The arctangent is increasing on \(\mathbb{R}\).
- Proof
-
The result follows immediately from the previous proposition and the fact that
\[\frac{1}{1+x^{2}}>0\]
for every \(x \in \mathbb{R}\). \(\quad\) Q.E.D.
\(\pi=2 \lim _{x \rightarrow+\infty} \arctan (x)=2 \int_{0}^{+\infty} \frac{1}{1+t^{2}} d t\)
Note that \(0<\pi<4\) by Example \(7.7 .1 .\)
The following proposition says that the arctangent function is an odd function.
For any \(x \in \mathbb{R},\) arctan \((x)=-\arctan (-x)\).
- Proof
-
Using the substitution \(t=-u,\) we have
\[\begin{aligned} \arctan (x)=\int_{0}^{x} \frac{1}{1+t^{2}} d t=-\int_{0}^{-x} \frac{1}{1+u^{2}} d u=-\arctan (-x). & \end{aligned}\]
Q.E.D.
It now follows that
\[\lim _{x \rightarrow-\infty} \arctan (x)=-\lim _{x \rightarrow-\infty} \arctan (-x)=-\frac{\pi}{2}.\]

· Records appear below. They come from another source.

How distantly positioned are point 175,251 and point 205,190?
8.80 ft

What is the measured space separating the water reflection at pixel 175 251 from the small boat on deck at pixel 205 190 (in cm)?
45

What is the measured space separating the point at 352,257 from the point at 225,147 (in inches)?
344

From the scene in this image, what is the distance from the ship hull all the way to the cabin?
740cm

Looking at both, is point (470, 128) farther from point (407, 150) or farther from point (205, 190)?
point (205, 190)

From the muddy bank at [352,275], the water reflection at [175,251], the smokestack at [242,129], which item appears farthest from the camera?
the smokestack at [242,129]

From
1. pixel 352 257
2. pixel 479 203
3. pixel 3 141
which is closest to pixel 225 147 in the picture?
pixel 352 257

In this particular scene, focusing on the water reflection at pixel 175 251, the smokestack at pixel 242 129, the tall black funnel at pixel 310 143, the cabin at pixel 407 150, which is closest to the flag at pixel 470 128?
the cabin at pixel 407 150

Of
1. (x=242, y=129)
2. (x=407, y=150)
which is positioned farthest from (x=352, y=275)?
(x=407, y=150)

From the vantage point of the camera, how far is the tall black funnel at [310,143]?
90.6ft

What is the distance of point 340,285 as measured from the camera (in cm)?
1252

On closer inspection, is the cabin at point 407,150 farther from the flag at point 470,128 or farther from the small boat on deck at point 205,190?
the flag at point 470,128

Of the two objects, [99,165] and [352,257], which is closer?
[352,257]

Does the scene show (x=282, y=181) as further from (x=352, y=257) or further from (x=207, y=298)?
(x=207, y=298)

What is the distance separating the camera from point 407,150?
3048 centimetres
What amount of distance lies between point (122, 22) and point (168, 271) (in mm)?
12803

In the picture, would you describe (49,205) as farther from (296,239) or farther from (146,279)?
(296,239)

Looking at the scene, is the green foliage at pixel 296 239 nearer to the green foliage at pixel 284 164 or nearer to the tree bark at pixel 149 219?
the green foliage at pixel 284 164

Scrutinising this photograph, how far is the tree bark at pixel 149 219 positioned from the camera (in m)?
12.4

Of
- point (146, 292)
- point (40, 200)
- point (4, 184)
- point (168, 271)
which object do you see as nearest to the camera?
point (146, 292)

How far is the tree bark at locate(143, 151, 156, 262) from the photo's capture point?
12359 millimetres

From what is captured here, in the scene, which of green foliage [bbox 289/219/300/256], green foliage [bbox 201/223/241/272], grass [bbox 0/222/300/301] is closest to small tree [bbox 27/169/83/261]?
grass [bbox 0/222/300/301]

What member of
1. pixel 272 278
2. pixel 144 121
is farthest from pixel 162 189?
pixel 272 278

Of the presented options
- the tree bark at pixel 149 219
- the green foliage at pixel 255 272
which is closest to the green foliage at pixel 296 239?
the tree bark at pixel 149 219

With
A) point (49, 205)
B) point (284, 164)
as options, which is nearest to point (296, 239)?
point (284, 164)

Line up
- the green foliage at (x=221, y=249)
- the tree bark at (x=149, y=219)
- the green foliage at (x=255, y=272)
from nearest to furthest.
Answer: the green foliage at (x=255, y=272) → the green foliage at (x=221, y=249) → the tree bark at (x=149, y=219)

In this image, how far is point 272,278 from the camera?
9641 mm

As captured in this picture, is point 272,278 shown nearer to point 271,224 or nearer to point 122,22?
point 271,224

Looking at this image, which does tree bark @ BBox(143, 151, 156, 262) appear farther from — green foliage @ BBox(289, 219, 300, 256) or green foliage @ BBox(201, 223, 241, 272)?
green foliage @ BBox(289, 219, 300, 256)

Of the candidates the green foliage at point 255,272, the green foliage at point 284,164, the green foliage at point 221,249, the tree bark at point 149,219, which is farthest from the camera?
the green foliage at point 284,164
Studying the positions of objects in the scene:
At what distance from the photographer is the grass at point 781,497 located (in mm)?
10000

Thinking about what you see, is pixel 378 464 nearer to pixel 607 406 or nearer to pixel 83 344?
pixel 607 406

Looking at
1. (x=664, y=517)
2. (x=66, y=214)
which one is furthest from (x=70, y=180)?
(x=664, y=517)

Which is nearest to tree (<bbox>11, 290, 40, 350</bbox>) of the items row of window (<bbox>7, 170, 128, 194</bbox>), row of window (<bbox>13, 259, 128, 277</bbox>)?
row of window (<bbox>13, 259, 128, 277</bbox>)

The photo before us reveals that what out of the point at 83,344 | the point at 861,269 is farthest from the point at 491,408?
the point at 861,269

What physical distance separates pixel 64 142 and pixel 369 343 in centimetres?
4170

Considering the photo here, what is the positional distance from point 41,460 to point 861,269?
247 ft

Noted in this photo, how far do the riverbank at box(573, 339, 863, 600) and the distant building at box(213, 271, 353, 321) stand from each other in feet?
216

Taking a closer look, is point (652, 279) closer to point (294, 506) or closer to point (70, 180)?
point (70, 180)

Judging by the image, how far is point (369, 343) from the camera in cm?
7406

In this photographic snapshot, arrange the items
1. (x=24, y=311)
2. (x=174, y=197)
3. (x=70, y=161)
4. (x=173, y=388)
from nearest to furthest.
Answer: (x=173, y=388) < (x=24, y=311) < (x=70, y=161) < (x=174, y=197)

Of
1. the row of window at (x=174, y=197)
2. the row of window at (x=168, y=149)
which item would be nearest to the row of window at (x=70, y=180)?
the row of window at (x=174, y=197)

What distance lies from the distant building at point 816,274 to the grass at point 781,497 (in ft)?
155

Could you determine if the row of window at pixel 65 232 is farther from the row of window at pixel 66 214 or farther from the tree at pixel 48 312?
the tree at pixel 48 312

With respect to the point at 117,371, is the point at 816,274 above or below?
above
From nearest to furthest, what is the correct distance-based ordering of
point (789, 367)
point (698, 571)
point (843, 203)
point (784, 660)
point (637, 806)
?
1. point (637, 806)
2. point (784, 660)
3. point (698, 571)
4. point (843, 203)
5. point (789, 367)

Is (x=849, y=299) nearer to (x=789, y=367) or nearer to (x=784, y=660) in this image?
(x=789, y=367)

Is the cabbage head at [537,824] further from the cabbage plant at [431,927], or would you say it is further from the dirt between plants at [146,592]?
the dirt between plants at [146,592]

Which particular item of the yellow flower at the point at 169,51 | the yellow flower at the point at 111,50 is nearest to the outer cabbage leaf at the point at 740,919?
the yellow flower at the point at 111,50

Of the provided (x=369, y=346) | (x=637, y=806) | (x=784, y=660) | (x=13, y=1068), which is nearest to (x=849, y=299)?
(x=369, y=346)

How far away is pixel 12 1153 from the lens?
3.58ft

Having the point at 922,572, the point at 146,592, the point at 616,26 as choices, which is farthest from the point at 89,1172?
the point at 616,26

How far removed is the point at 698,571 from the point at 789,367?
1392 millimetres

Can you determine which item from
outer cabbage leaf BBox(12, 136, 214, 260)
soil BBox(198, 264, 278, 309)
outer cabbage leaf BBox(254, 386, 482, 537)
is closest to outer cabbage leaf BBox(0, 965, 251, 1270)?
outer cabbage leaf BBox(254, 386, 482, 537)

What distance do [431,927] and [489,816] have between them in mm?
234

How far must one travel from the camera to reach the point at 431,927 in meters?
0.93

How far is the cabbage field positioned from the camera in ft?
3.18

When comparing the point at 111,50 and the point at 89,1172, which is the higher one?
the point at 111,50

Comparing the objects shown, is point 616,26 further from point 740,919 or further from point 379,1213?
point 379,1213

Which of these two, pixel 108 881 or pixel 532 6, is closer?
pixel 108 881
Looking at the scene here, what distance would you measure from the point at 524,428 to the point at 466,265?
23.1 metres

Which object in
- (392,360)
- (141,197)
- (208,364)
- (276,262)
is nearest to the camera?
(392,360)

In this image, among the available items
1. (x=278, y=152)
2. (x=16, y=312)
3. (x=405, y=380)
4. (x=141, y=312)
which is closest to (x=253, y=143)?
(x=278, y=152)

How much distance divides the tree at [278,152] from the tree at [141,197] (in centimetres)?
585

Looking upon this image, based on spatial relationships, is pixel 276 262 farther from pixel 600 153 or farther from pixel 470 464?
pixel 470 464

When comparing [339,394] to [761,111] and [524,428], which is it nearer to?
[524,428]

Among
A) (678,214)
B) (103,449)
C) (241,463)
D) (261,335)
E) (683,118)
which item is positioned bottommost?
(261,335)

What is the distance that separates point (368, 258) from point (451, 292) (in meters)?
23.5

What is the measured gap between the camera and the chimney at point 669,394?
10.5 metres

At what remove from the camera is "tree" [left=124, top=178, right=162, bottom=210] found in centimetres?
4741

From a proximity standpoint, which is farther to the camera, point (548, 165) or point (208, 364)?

Hence the range of the arctangent function is \(\left(-\frac{\pi}{2}, \frac{\pi}{2}\right)\).
If \(x>0,\) then
\[\arctan (x)+\arctan \left(\frac{1}{x}\right)=\frac{\pi}{2}.\]
- Proof
-
Using the substitution \(t=\frac{1}{u},\) we have
\[\begin{aligned} \arctan \left(\frac{1}{x}\right) &=\int_{0}^{\frac{1}{x}} \frac{1}{1+t^{2}} d t \\ &=\int_{+\infty}^{x} \frac{1}{1+\frac{1}{u^{2}}}\left(-\frac{1}{u^{2}}\right) d u \\ &=-\int_{+\infty}^{x} \frac{1}{1+u^{2}} d u \\ &=\int_{x}^{+\infty} \frac{1}{1+u^{2}} d u \\ &=\frac{\pi}{2}-\int_{0}^{x} \frac{1}{1+u^{2}} d u \\ &=\frac{\pi}{2}-\arctan (x). \end{aligned}\]
Q.E.D.
If \(x<0\), then
\[\arctan (x)+\arctan \left(\frac{1}{x}\right)=-\frac{\pi}{2}.\]
- Proof
-
The result follows immediately from the preceding proposition and the fact that arctangent is an odd function.
Show that arctan \((1)=\frac{\pi}{4}\) and \(\arctan (-1)=-\frac{\pi}{4}\).